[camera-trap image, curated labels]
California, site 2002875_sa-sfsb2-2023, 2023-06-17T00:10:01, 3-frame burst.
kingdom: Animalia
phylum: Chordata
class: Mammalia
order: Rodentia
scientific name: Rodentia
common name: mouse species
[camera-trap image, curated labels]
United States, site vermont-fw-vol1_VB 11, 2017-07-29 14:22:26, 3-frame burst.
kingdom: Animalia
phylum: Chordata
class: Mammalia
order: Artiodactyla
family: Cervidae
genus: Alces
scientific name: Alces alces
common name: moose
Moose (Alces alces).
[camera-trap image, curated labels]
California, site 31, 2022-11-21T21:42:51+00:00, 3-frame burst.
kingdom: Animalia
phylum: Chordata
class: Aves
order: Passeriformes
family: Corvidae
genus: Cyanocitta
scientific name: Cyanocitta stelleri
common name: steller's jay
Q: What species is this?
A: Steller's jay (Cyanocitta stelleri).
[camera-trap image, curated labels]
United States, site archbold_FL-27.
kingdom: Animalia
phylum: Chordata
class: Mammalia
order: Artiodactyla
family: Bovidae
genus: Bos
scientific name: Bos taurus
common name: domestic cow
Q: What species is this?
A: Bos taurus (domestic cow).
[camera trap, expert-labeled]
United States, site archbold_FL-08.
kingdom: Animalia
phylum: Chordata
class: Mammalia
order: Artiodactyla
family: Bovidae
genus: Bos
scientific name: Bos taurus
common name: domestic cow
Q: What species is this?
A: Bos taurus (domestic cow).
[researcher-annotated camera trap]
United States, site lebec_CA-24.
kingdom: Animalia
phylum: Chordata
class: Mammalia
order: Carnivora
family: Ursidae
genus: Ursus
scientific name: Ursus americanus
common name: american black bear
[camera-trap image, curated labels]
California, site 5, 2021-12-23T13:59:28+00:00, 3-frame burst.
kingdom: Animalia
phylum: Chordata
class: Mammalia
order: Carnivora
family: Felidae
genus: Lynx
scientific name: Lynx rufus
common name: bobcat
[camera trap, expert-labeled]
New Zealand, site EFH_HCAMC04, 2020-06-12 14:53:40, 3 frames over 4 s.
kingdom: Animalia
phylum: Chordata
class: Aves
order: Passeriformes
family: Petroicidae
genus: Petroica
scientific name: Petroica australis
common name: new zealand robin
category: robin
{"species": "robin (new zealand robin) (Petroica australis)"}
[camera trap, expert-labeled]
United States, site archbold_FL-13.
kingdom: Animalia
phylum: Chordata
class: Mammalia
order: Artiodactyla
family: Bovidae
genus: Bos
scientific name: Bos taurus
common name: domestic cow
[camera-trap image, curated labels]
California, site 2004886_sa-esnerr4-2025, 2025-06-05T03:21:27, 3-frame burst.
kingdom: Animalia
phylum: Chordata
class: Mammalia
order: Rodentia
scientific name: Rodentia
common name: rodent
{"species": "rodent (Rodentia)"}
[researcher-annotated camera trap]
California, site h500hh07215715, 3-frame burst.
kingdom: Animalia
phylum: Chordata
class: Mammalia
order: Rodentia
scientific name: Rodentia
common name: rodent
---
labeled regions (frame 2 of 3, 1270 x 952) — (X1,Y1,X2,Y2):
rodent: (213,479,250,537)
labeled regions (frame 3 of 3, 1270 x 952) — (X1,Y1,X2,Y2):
————————
> _Task details_: Exact output of every entry is required.

> _Written response_:
[camera-trap image, curated labels]
California, site 2002875_sa-sfsb2-2023, 2023-06-17T00:10:01, 3-frame burst.
kingdom: Animalia
phylum: Chordata
class: Mammalia
order: Rodentia
scientific name: Rodentia
common name: mouse species
[camera-trap image, curated labels]
United States, site vermont-fw-vol1_VB 11, 2017-07-29 14:22:26, 3-frame burst.
kingdom: Animalia
phylum: Chordata
class: Mammalia
order: Artiodactyla
family: Cervidae
genus: Alces
scientific name: Alces alces
common name: moose
Moose (Alces alces).
[camera-trap image, curated labels]
California, site 31, 2022-11-21T21:42:51+00:00, 3-frame burst.
kingdom: Animalia
phylum: Chordata
class: Aves
order: Passeriformes
family: Corvidae
genus: Cyanocitta
scientific name: Cyanocitta stelleri
common name: steller's jay
Q: What species is this?
A: Steller's jay (Cyanocitta stelleri).
[camera-trap image, curated labels]
United States, site archbold_FL-27.
kingdom: Animalia
phylum: Chordata
class: Mammalia
order: Artiodactyla
family: Bovidae
genus: Bos
scientific name: Bos taurus
common name: domestic cow
Q: What species is this?
A: Bos taurus (domestic cow).
[camera trap, expert-labeled]
United States, site archbold_FL-08.
kingdom: Animalia
phylum: Chordata
class: Mammalia
order: Artiodactyla
family: Bovidae
genus: Bos
scientific name: Bos taurus
common name: domestic cow
Q: What species is this?
A: Bos taurus (domestic cow).
[researcher-annotated camera trap]
United States, site lebec_CA-24.
kingdom: Animalia
phylum: Chordata
class: Mammalia
order: Carnivora
family: Ursidae
genus: Ursus
scientific name: Ursus americanus
common name: american black bear
[camera-trap image, curated labels]
California, site 5, 2021-12-23T13:59:28+00:00, 3-frame burst.
kingdom: Animalia
phylum: Chordata
class: Mammalia
order: Carnivora
family: Felidae
genus: Lynx
scientific name: Lynx rufus
common name: bobcat
[camera trap, expert-labeled]
New Zealand, site EFH_HCAMC04, 2020-06-12 14:53:40, 3 frames over 4 s.
kingdom: Animalia
phylum: Chordata
class: Aves
order: Passeriformes
family: Petroicidae
genus: Petroica
scientific name: Petroica australis
common name: new zealand robin
category: robin
{"species": "robin (new zealand robin) (Petroica australis)"}
[camera trap, expert-labeled]
United States, site archbold_FL-13.
kingdom: Animalia
phylum: Chordata
class: Mammalia
order: Artiodactyla
family: Bovidae
genus: Bos
scientific name: Bos taurus
common name: domestic cow
[camera-trap image, curated labels]
California, site 2004886_sa-esnerr4-2025, 2025-06-05T03:21:27, 3-frame burst.
kingdom: Animalia
phylum: Chordata
class: Mammalia
order: Rodentia
scientific name: Rodentia
common name: rodent
{"species": "rodent (Rodentia)"}
[researcher-annotated camera trap]
California, site h500hh07215715, 3-frame burst.
kingdom: Animalia
phylum: Chordata
class: Mammalia
order: Rodentia
scientific name: Rodentia
common name: rodent
---
labeled regions (frame 2 of 3, 1270 x 952) — (X1,Y1,X2,Y2):
rodent: (213,479,250,537)
labeled regions (frame 3 of 3, 1270 x 952) — (X1,Y1,X2,Y2):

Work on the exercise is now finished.